- WORK INSTRUCTIONS -
Swap "green tree" for "leafy tree" throughout the rows below, keeping everything else the same, and leave the pictures out.

- Stored entries -
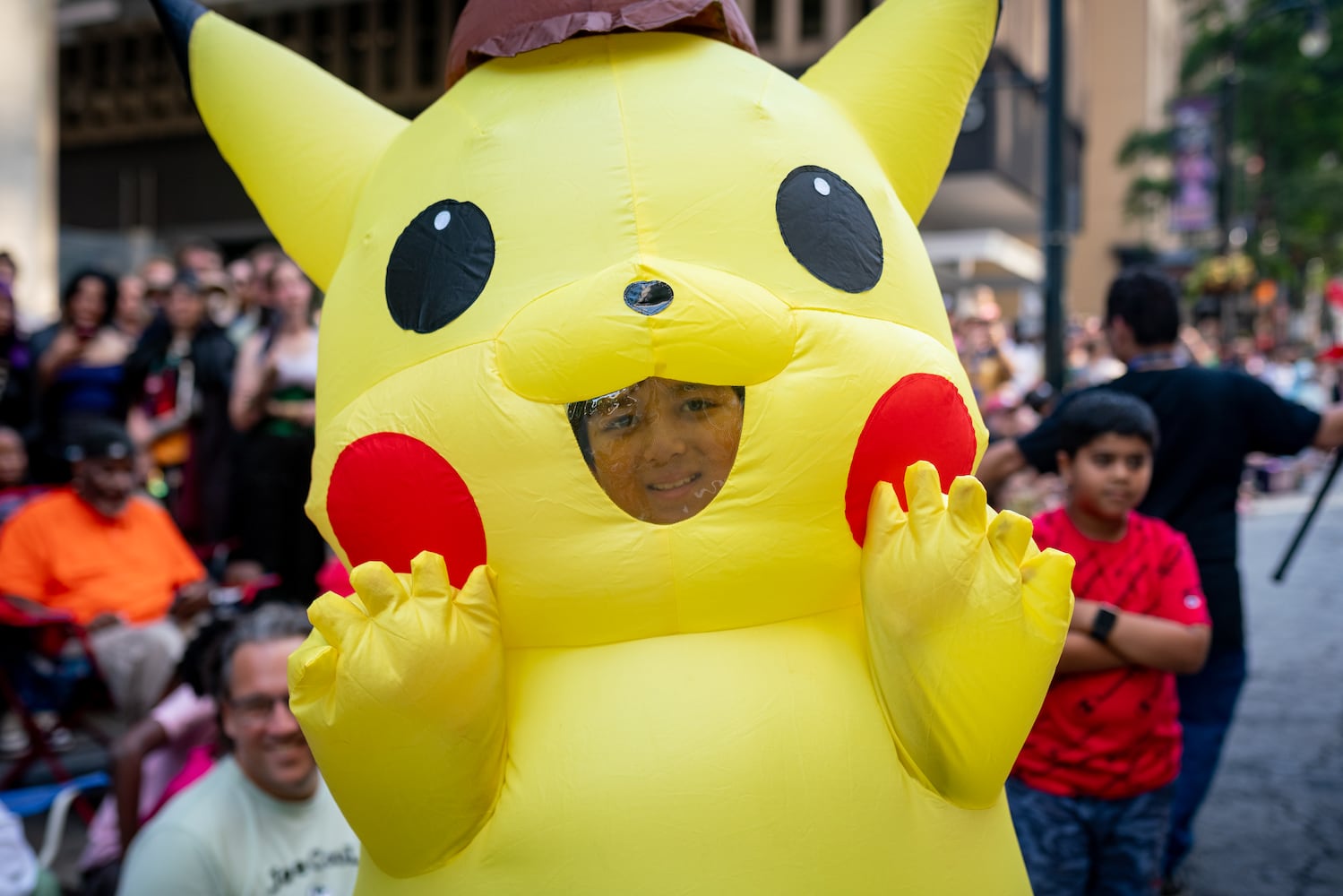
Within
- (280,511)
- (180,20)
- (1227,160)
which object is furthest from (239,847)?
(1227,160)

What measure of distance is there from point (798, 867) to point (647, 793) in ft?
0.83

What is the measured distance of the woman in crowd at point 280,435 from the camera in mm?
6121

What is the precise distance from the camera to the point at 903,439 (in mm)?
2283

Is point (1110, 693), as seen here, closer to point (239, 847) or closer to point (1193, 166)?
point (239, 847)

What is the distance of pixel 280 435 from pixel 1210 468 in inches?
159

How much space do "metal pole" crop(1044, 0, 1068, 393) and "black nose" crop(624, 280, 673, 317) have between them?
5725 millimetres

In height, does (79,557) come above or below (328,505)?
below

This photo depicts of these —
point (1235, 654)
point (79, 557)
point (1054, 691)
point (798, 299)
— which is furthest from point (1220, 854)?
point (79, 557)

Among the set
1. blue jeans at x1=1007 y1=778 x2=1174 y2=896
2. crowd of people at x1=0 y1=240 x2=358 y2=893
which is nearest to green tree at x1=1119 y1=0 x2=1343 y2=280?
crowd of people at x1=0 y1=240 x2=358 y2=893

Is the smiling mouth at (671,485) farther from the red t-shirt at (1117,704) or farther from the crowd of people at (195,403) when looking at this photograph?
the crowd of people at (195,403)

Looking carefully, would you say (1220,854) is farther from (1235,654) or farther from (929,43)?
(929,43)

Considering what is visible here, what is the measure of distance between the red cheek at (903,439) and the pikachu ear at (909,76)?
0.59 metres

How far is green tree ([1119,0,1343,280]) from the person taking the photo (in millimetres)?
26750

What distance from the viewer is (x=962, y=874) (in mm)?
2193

- WORKED ANSWER -
Within
- (280,511)
- (180,20)
- (1227,160)
which object is furthest from (239,847)?
(1227,160)

What measure of distance is there from point (798, 867) to point (647, 793) in ft?
0.83

What is the measured distance of the woman in crowd at point 280,435 from the camera in mm?
6121

What is the precise distance from the camera to the point at 903,439 (in mm)?
2283

Is point (1110, 693), as seen here, closer to point (239, 847) or closer to point (1193, 166)?
point (239, 847)

What is the distance of pixel 280 435 from pixel 1210 468 in inches?
159

How much space do "metal pole" crop(1044, 0, 1068, 393) and "black nose" crop(624, 280, 673, 317) have between them?
5725 millimetres

In height, does (79,557) come above or below (328,505)?
below

This photo depicts of these —
point (1235, 654)
point (79, 557)
point (1054, 691)
point (798, 299)
— which is furthest from point (1220, 854)?
point (79, 557)

Among the set
1. blue jeans at x1=1007 y1=778 x2=1174 y2=896
2. crowd of people at x1=0 y1=240 x2=358 y2=893
which is nearest to leafy tree at x1=1119 y1=0 x2=1343 y2=280?
crowd of people at x1=0 y1=240 x2=358 y2=893

Is the smiling mouth at (671,485) farther from the red t-shirt at (1117,704) or farther from the crowd of people at (195,403) when looking at this photograph?
the crowd of people at (195,403)

Looking carefully, would you say (1220,854) is farther from (1235,654) or farther from (929,43)?
(929,43)

Considering what is visible here, what is the measure of distance between the red cheek at (903,439) and the pikachu ear at (909,76)?
0.59 metres

How far is leafy tree ([1119,0,1343,280]) from the person taking the photo (in millimetres)?
26750

What distance from the viewer is (x=962, y=874) (in mm)?
2193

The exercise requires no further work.